**Listed entries**
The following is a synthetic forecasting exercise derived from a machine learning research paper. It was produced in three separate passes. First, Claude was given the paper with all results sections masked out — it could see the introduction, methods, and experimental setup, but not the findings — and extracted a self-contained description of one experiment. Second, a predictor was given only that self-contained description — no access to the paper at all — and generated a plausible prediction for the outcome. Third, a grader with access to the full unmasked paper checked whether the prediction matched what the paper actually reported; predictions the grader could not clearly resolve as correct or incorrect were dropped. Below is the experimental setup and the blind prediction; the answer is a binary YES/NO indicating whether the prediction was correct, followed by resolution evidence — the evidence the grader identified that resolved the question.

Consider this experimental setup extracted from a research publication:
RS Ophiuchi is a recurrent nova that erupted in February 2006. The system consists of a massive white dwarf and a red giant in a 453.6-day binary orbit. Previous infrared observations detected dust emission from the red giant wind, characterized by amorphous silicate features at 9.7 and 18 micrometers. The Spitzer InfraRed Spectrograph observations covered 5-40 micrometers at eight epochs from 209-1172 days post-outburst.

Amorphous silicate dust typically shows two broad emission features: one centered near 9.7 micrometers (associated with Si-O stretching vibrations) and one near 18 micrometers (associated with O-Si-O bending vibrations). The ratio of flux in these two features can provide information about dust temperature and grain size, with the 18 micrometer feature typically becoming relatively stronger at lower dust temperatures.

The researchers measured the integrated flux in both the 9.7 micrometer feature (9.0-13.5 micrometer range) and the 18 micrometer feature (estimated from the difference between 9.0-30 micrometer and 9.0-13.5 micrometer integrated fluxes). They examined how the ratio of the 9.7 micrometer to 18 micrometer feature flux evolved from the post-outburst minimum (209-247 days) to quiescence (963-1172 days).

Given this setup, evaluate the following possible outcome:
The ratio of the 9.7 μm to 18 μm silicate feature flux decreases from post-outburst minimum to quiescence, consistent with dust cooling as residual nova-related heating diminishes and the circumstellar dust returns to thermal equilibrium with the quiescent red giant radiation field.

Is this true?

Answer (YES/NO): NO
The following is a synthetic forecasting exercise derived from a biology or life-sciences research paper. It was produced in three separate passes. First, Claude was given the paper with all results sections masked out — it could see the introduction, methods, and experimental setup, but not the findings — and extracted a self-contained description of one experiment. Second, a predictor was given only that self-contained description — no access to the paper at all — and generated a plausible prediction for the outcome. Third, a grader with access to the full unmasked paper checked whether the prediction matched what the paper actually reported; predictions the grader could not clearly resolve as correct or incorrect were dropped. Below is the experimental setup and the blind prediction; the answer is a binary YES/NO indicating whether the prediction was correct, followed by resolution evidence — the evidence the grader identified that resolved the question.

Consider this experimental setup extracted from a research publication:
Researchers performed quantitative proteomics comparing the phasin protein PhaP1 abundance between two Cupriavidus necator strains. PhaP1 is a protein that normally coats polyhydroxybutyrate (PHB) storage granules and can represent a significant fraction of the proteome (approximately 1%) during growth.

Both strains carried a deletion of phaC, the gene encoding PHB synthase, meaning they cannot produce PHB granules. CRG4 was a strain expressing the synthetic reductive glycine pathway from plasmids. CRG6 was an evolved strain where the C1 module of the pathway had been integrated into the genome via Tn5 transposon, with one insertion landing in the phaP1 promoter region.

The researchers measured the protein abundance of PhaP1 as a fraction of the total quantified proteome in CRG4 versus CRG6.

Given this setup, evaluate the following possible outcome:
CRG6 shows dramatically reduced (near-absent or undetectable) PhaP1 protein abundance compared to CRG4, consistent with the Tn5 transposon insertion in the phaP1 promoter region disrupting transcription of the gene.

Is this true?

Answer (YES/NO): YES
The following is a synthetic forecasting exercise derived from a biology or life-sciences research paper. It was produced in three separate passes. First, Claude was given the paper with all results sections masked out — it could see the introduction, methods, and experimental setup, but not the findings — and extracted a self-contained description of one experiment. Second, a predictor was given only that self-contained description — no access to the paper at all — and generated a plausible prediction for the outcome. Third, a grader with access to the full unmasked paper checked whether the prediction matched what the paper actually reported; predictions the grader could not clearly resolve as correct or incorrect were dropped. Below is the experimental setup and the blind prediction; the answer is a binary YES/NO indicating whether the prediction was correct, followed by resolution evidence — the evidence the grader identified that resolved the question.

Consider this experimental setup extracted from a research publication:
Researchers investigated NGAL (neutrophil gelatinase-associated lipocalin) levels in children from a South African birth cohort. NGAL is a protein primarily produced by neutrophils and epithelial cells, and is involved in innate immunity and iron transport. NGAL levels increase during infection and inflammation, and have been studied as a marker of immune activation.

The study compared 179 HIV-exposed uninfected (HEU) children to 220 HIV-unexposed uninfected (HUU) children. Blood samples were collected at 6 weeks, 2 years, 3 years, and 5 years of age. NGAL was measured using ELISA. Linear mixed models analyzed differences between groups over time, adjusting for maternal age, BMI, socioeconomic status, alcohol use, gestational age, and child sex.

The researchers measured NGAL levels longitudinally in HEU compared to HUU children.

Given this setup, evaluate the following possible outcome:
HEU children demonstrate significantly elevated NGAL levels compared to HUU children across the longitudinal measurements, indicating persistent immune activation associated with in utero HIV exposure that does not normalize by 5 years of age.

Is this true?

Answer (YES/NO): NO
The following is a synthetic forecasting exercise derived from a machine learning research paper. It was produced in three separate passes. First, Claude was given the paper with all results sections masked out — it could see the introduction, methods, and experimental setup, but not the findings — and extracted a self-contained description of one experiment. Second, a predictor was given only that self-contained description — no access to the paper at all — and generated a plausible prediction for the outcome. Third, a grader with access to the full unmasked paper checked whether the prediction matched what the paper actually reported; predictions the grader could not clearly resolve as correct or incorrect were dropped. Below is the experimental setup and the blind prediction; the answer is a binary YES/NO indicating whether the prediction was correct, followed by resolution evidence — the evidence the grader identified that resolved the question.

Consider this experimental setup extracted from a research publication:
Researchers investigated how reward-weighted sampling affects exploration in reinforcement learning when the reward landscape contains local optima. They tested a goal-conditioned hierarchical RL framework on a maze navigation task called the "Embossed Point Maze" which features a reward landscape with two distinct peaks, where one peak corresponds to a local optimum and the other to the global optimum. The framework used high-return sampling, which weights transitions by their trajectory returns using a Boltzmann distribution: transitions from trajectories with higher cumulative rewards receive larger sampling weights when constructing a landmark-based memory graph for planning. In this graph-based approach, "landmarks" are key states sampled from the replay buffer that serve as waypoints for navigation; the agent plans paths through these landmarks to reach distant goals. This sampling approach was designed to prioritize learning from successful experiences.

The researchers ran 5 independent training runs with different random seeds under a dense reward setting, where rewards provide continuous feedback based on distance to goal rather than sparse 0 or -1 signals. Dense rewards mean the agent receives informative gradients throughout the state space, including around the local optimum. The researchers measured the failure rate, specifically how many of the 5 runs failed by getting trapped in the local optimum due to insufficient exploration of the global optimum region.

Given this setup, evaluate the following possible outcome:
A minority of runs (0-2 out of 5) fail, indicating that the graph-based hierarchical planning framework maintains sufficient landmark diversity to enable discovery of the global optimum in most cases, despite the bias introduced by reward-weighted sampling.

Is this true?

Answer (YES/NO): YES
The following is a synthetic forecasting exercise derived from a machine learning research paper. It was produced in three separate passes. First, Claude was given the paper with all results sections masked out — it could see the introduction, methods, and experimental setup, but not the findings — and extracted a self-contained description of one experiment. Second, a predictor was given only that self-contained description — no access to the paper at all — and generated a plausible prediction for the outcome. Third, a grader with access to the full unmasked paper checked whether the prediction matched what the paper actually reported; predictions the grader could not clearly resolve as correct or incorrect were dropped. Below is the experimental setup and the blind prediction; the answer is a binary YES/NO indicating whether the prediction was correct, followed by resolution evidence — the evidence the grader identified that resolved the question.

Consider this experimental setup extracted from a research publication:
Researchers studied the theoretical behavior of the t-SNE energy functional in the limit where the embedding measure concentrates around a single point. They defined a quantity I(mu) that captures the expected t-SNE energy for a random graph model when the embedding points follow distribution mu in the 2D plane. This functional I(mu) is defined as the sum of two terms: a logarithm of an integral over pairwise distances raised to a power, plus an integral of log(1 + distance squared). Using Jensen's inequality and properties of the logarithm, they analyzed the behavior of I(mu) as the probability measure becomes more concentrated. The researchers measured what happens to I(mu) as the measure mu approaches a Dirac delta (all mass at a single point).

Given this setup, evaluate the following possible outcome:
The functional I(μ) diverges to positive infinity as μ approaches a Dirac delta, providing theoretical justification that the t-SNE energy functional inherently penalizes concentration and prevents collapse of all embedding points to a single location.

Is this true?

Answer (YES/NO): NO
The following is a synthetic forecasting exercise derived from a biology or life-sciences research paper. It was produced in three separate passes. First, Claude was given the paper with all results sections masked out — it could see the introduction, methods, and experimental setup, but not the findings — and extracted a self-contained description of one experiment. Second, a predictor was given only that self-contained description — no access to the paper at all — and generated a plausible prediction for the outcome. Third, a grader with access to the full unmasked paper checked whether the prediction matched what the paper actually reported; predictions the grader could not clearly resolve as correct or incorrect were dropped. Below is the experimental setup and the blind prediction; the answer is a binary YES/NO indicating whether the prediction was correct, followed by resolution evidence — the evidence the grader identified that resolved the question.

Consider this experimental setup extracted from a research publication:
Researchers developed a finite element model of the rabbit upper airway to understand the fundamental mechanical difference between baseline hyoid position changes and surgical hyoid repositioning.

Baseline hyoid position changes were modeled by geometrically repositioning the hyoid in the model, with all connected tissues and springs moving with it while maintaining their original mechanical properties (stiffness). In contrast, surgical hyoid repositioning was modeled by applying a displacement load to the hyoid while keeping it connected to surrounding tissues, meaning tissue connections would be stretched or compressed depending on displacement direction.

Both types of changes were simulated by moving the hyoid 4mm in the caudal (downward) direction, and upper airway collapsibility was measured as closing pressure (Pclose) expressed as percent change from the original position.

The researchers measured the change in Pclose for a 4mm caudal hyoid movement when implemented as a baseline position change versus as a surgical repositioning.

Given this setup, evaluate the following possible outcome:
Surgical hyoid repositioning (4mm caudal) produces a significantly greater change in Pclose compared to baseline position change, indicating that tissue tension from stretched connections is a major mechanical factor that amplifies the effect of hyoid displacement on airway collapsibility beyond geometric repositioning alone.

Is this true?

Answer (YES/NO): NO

**Task details**
Using the material, count the lines where the word "micrometers" appears. Give the number by itself.

**Task response**
2